À cette liste s'ajoute un cas apparu ces derniers jours : Edward Zimbardi, 59 ans, originaire de Géorgie, a été expulsé des Fidji pour faire face à des accusations liées au « Programme Crypto », un stratagème qui, selon l'accusation, a causé des pertes à 165 millions de dollars à plus de 6 000 investisseurs par le biais de 12 chefs d'accusation de fraude électronique et de 13 chefs d'accusation de blanchiment d'argent. Zimbardi aurait promis un rendement mensuel garanti de 25% sur un investissement initial de 550 dollars destiné, en théorie, à l'achat de forfaits publicitaires en ligne ; au lieu de cela, selon les procureurs, il a perdu des dizaines de millions de dollars dans des opérations de change et a dépensé au moins 10 millions de dollars en dépenses personnelles, ainsi qu'en utilisant de nouveaux capitaux pour rembourser les premiers investisseurs. Il avait fui aux Fidji en juillet 2025 après avoir appris que le FBI enquêtait sur lui.

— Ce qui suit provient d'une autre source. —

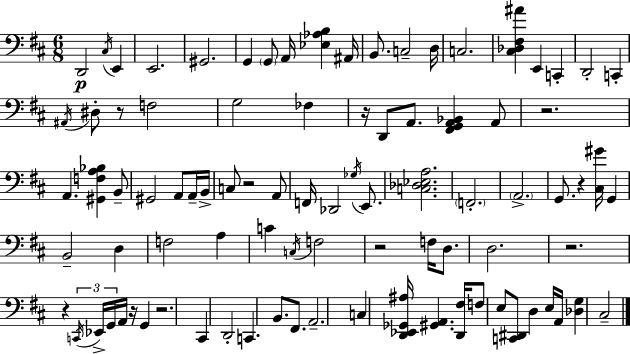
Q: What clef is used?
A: bass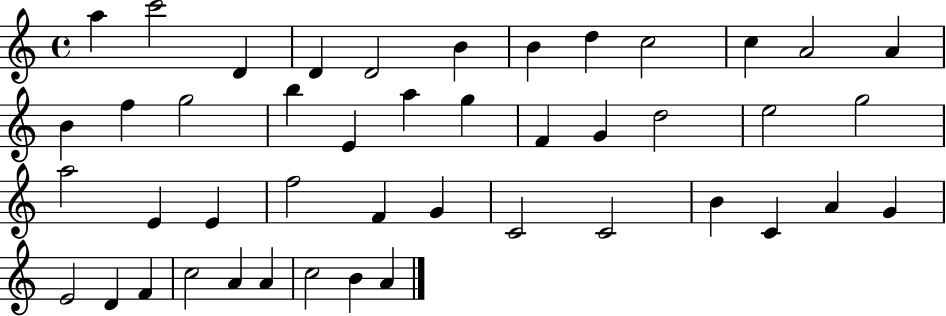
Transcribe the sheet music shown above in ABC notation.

X:1
T:Untitled
M:4/4
L:1/4
K:C
a c'2 D D D2 B B d c2 c A2 A B f g2 b E a g F G d2 e2 g2 a2 E E f2 F G C2 C2 B C A G E2 D F c2 A A c2 B A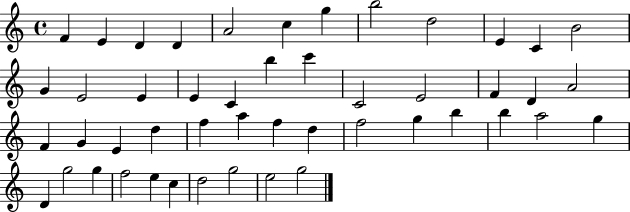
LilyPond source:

{
  \clef treble
  \time 4/4
  \defaultTimeSignature
  \key c \major
  f'4 e'4 d'4 d'4 | a'2 c''4 g''4 | b''2 d''2 | e'4 c'4 b'2 | \break g'4 e'2 e'4 | e'4 c'4 b''4 c'''4 | c'2 e'2 | f'4 d'4 a'2 | \break f'4 g'4 e'4 d''4 | f''4 a''4 f''4 d''4 | f''2 g''4 b''4 | b''4 a''2 g''4 | \break d'4 g''2 g''4 | f''2 e''4 c''4 | d''2 g''2 | e''2 g''2 | \break \bar "|."
}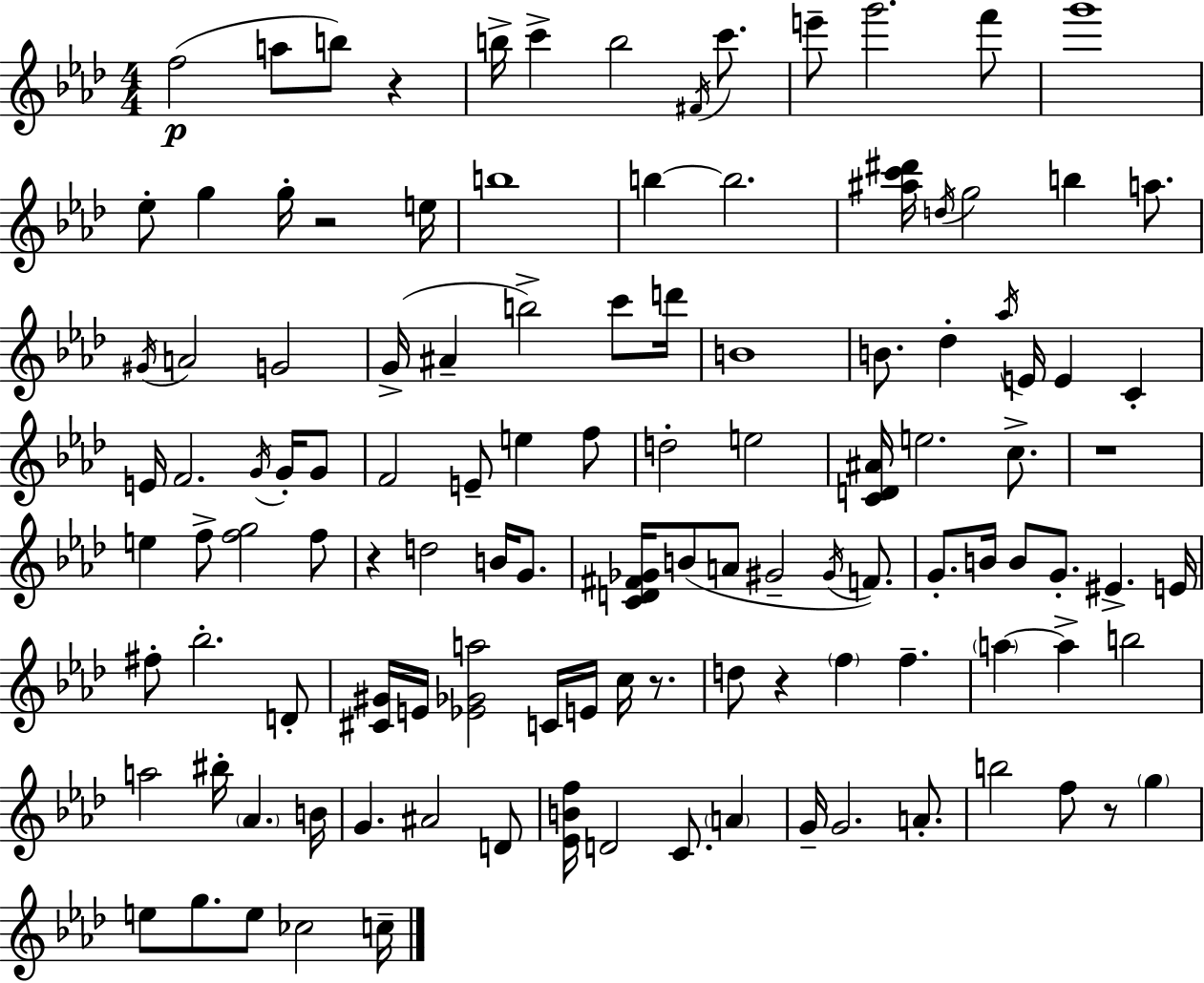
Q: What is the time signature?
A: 4/4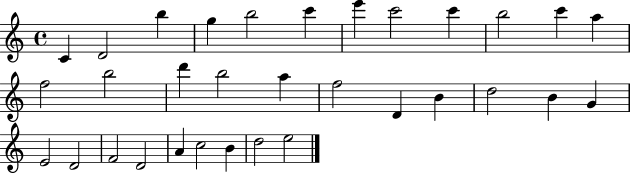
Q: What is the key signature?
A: C major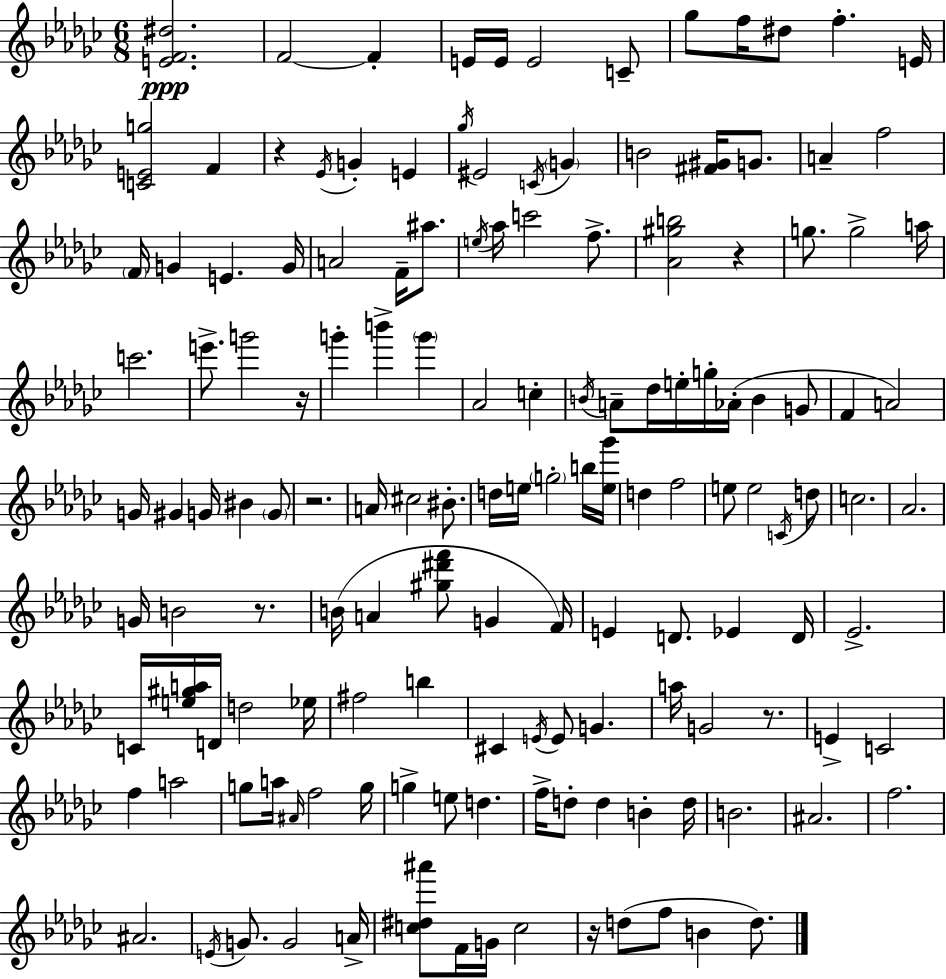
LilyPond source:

{
  \clef treble
  \numericTimeSignature
  \time 6/8
  \key ees \minor
  \repeat volta 2 { <e' f' dis''>2.\ppp | f'2~~ f'4-. | e'16 e'16 e'2 c'8-- | ges''8 f''16 dis''8 f''4.-. e'16 | \break <c' e' g''>2 f'4 | r4 \acciaccatura { ees'16 } g'4-. e'4 | \acciaccatura { ges''16 } eis'2 \acciaccatura { c'16 } \parenthesize g'4 | b'2 <fis' gis'>16 | \break g'8. a'4-- f''2 | \parenthesize f'16 g'4 e'4. | g'16 a'2 f'16-- | ais''8. \acciaccatura { e''16 } aes''16 c'''2 | \break f''8.-> <aes' gis'' b''>2 | r4 g''8. g''2-> | a''16 c'''2. | e'''8.-> g'''2 | \break r16 g'''4-. b'''4-> | \parenthesize g'''4 aes'2 | c''4-. \acciaccatura { b'16 } a'8-- des''16 e''16-. g''16-. aes'16-.( b'4 | g'8 f'4 a'2) | \break g'16 gis'4 g'16 bis'4 | \parenthesize g'8 r2. | a'16 cis''2 | bis'8.-. d''16 e''16 \parenthesize g''2-. | \break b''16 <e'' ges'''>16 d''4 f''2 | e''8 e''2 | \acciaccatura { c'16 } d''8 c''2. | aes'2. | \break g'16 b'2 | r8. b'16( a'4 <gis'' dis''' f'''>8 | g'4 f'16) e'4 d'8. | ees'4 d'16 ees'2.-> | \break c'16 <e'' gis'' a''>16 d'16 d''2 | ees''16 fis''2 | b''4 cis'4 \acciaccatura { e'16 } e'8 | g'4. a''16 g'2 | \break r8. e'4-> c'2 | f''4 a''2 | g''8 a''16 \grace { ais'16 } f''2 | g''16 g''4-> | \break e''8 d''4. f''16-> d''8-. d''4 | b'4-. d''16 b'2. | ais'2. | f''2. | \break ais'2. | \acciaccatura { e'16 } g'8. | g'2 a'16-> <c'' dis'' ais'''>8 f'16 | g'16 c''2 r16 d''8( | \break f''8 b'4 d''8.) } \bar "|."
}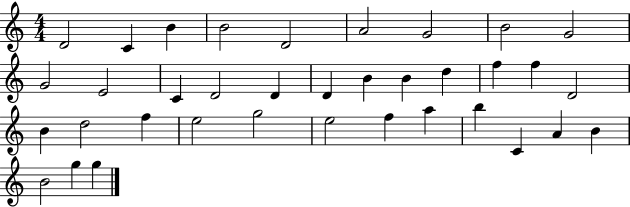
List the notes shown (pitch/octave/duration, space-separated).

D4/h C4/q B4/q B4/h D4/h A4/h G4/h B4/h G4/h G4/h E4/h C4/q D4/h D4/q D4/q B4/q B4/q D5/q F5/q F5/q D4/h B4/q D5/h F5/q E5/h G5/h E5/h F5/q A5/q B5/q C4/q A4/q B4/q B4/h G5/q G5/q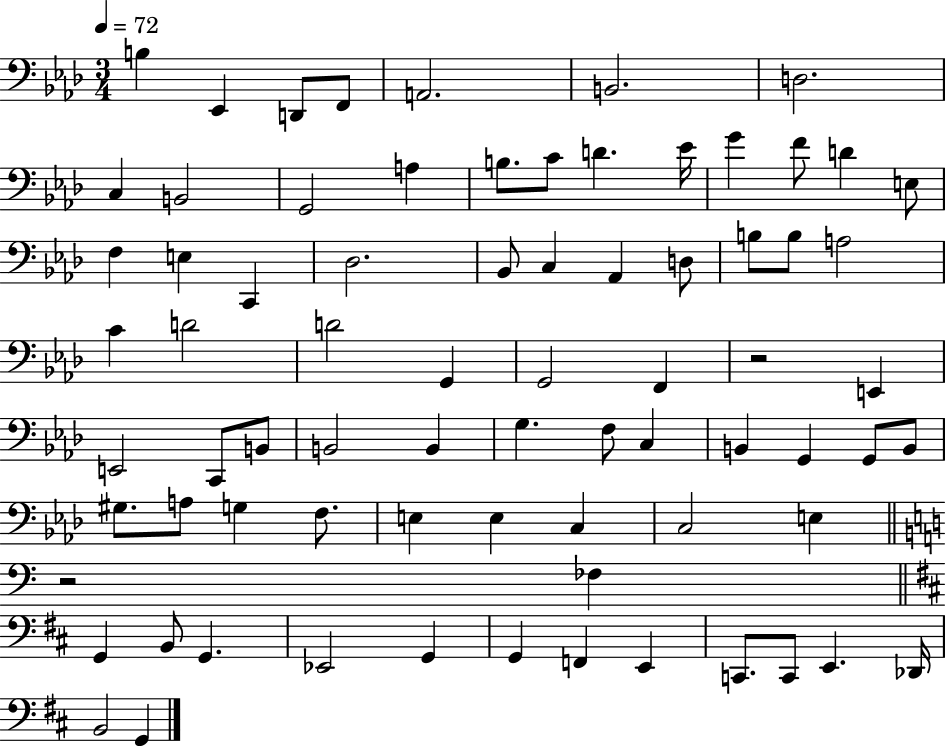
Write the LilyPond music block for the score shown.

{
  \clef bass
  \numericTimeSignature
  \time 3/4
  \key aes \major
  \tempo 4 = 72
  b4 ees,4 d,8 f,8 | a,2. | b,2. | d2. | \break c4 b,2 | g,2 a4 | b8. c'8 d'4. ees'16 | g'4 f'8 d'4 e8 | \break f4 e4 c,4 | des2. | bes,8 c4 aes,4 d8 | b8 b8 a2 | \break c'4 d'2 | d'2 g,4 | g,2 f,4 | r2 e,4 | \break e,2 c,8 b,8 | b,2 b,4 | g4. f8 c4 | b,4 g,4 g,8 b,8 | \break gis8. a8 g4 f8. | e4 e4 c4 | c2 e4 | \bar "||" \break \key c \major r2 fes4 | \bar "||" \break \key d \major g,4 b,8 g,4. | ees,2 g,4 | g,4 f,4 e,4 | c,8. c,8 e,4. des,16 | \break b,2 g,4 | \bar "|."
}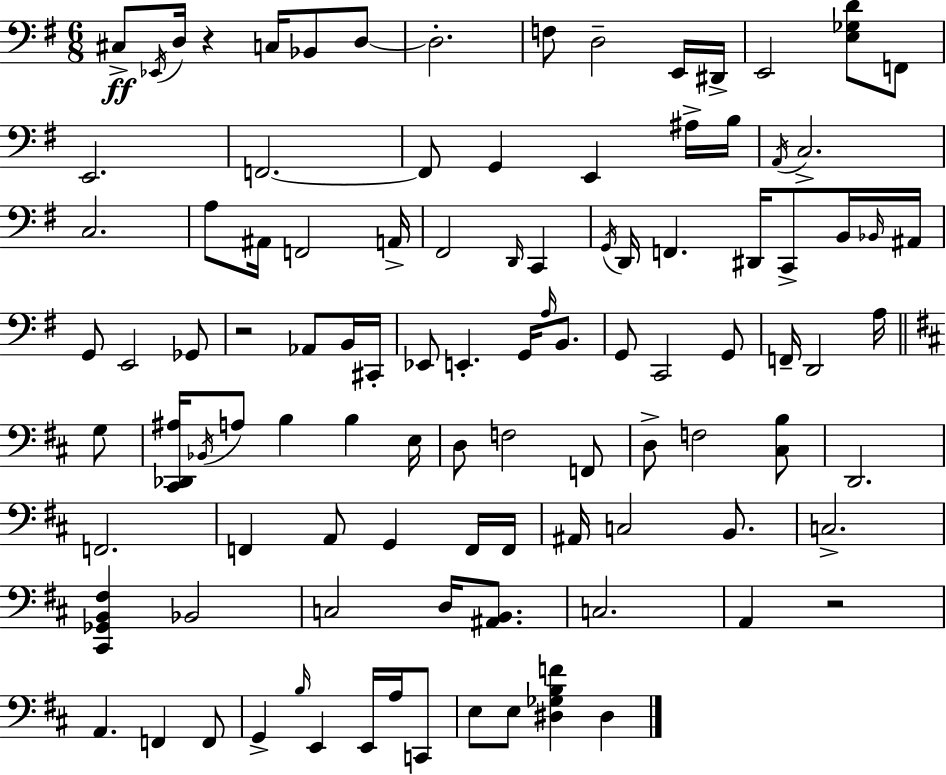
{
  \clef bass
  \numericTimeSignature
  \time 6/8
  \key g \major
  \repeat volta 2 { cis8->\ff \acciaccatura { ees,16 } d16 r4 c16 bes,8 d8~~ | d2.-. | f8 d2-- e,16 | dis,16-> e,2 <e ges d'>8 f,8 | \break e,2. | f,2.~~ | f,8 g,4 e,4 ais16-> | b16 \acciaccatura { a,16 } c2.-> | \break c2. | a8 ais,16 f,2 | a,16-> fis,2 \grace { d,16 } c,4 | \acciaccatura { g,16 } d,16 f,4. dis,16 | \break c,8-> b,16 \grace { bes,16 } ais,16 g,8 e,2 | ges,8 r2 | aes,8 b,16 cis,16-. ees,8 e,4.-. | g,16 \grace { a16 } b,8. g,8 c,2 | \break g,8 f,16-- d,2 | a16 \bar "||" \break \key d \major g8 <cis, des, ais>16 \acciaccatura { bes,16 } a8 b4 b4 | e16 d8 f2 | f,8 d8-> f2 | <cis b>8 d,2. | \break f,2. | f,4 a,8 g,4 | f,16 f,16 ais,16 c2 | b,8. c2.-> | \break <cis, ges, b, fis>4 bes,2 | c2 d16 | <ais, b,>8. c2. | a,4 r2 | \break a,4. f,4 | f,8 g,4-> \grace { b16 } e,4 | e,16 a16 c,8 e8 e8 <dis ges b f'>4 | dis4 } \bar "|."
}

Le tableau qui se dégage de ces cas parallèles confirme un schéma que les autorités américaines répètent depuis un certain temps : les cryptomonnaies sont utilisées comme peinture technologique pour convaincre les victimes, tandis que le mécanisme sous-jacent reste celui classique de la chaîne de Ponzi, où de nouveaux paiements financent les remboursements des premiers investisseurs. Toutes les procédures ne suivent pas la même issue : l’affaire BitClub Network, par exemple, aurait fait l’objet d’un éventuel non-lieu par le ministère de la Justice, conformément à une directive de 2025 qui demande aux procureurs de ne pas recourir aux poursuites pénales comme substitut à la réglementation des actifs numériques.
FAQ
De quoi Brent Kovar a-t-il été reconnu coupable ?
Brent Kovar a été reconnu coupable de fraude et de blanchiment d'argent liés à une escroquerie crypto Ponzi de 24 millions de dollars menée via Profit Connect.
Comment Profit Connect a-t-il trompé les investisseurs ?
Profit Connect a faussement affirmé utiliser l'extraction de crypto-monnaie basée sur l'IA et garantir des rendements annuels de 15 % à 30 %, y compris de fausses promesses d'assurance FDIC sur les fonds investis.
Que va-t-il arriver à Brent Kovar maintenant ?
Il risque jusqu'à 280 ans de prison, la peine étant fixée au 30 novembre 2026, date à laquelle un juge de district fédéral fixera la peine finale.
Quelles agences ont enquêté sur l’affaire Profit Connect ?
Le FBI, la Division des enquêtes criminelles de l'IRS et le Bureau de l'Inspecteur général de la FDIC ont enquêté conjointement sur l'affaire.